Thank you much. I do appreciate your candidness. I completely understand, this is one of the problems with bleeding edge discoveries.

[mxroute]

while only you could not see the api of vesta to be accessed (because all vesta access logging goes to /dev/null per default)

What are you doing to your installs? All of my API access is logged to /usr/local/vesta/log/system.log.

Also auth for API is logged to /usr/local/vesta/log/auth.log.

If the logging mechanism functions and this is the exploit point, you'll get more logging than you would in standard Nginx logs. Theoretically, at least.

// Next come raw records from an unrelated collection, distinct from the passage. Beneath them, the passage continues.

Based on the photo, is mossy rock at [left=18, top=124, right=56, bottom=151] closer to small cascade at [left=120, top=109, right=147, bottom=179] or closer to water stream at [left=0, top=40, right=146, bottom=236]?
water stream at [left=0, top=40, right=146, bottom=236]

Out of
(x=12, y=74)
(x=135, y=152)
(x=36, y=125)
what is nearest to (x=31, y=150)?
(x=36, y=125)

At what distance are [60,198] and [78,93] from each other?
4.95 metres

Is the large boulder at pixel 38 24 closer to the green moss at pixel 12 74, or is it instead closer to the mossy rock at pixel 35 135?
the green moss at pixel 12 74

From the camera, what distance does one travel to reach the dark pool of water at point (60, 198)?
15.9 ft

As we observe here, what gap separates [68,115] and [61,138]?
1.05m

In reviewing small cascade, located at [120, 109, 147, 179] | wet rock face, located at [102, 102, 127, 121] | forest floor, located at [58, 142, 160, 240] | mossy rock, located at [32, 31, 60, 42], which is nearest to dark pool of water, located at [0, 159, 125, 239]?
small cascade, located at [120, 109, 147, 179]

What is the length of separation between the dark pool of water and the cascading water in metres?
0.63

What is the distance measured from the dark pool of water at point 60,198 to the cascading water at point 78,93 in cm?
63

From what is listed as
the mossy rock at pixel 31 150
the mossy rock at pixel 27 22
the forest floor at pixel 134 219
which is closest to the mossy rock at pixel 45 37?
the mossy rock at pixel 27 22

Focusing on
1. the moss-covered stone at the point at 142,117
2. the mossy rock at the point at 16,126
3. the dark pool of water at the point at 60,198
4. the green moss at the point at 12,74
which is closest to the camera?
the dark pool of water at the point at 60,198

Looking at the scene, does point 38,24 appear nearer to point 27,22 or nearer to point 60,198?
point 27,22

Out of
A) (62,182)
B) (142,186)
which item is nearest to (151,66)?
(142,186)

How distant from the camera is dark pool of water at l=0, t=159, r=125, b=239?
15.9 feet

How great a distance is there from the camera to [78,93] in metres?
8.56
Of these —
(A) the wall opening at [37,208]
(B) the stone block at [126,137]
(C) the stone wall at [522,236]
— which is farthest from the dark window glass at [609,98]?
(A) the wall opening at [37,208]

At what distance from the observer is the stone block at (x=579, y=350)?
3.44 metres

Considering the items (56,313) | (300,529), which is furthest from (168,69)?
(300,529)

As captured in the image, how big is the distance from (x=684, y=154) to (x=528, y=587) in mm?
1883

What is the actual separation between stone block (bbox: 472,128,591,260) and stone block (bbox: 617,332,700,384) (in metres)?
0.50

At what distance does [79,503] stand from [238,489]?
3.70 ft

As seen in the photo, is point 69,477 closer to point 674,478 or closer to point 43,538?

It's not going to log the contents of a POST request by any application's default.

[nextgi]

while only you could not see the api of vesta to be accessed (because all vesta access logging goes to /dev/null per default)

What are you doing to your installs? All of my API access is logged to /usr/local/vesta/log/system.log.

Also auth for API is logged to /usr/local/vesta/log/auth.log.

If the logging mechanism functions and this is the exploit point, you'll get more logging than you would in standard Nginx logs. Theoretically, at least. It's not going to log the contents of a POST request by any application's default.

So,

As for logging, system.log does not contain entries for API based commands, only internal VestaCP commands. At least as we can tell. Auth.log however does show our authentication via API. We are testing a few exploit ideas now to see what nginx is truly logging.

We are noticing that if you send API requests without any username or password, nothing is logged.

[StudioMaX]

New commits here: https://github.com/serghey-rodin/vesta/commits/master

[Falzo]

while only you could not see the api of vesta to be accessed (because all vesta access logging goes to /dev/null per default)

What are you doing to your installs? All of my API access is logged to /var/log/vesta/system.log.

Also auth for API is logged to /usr/local/vesta/log/auth.log.

if it is calling regular vesta-commands that might be the case, afaik those are the ones that log their actions to system.log themselves.
but probably there will be no entry for some foreign shell commands injected through unescaped POST vars...

at least I can't find anything in system.log - I was more about access-logs from the vesta nginx, which are redirect to /dev/null in /usr/local/vesta/nginx/conf/nginx.conf
honestly can't tell if that's been the default only lately or for a long time. so far I haven't come across the need for it, obviously my own fault to not check properly beforehand.

if you can share more insight because you use a different config/setup that would be ofc appreciated.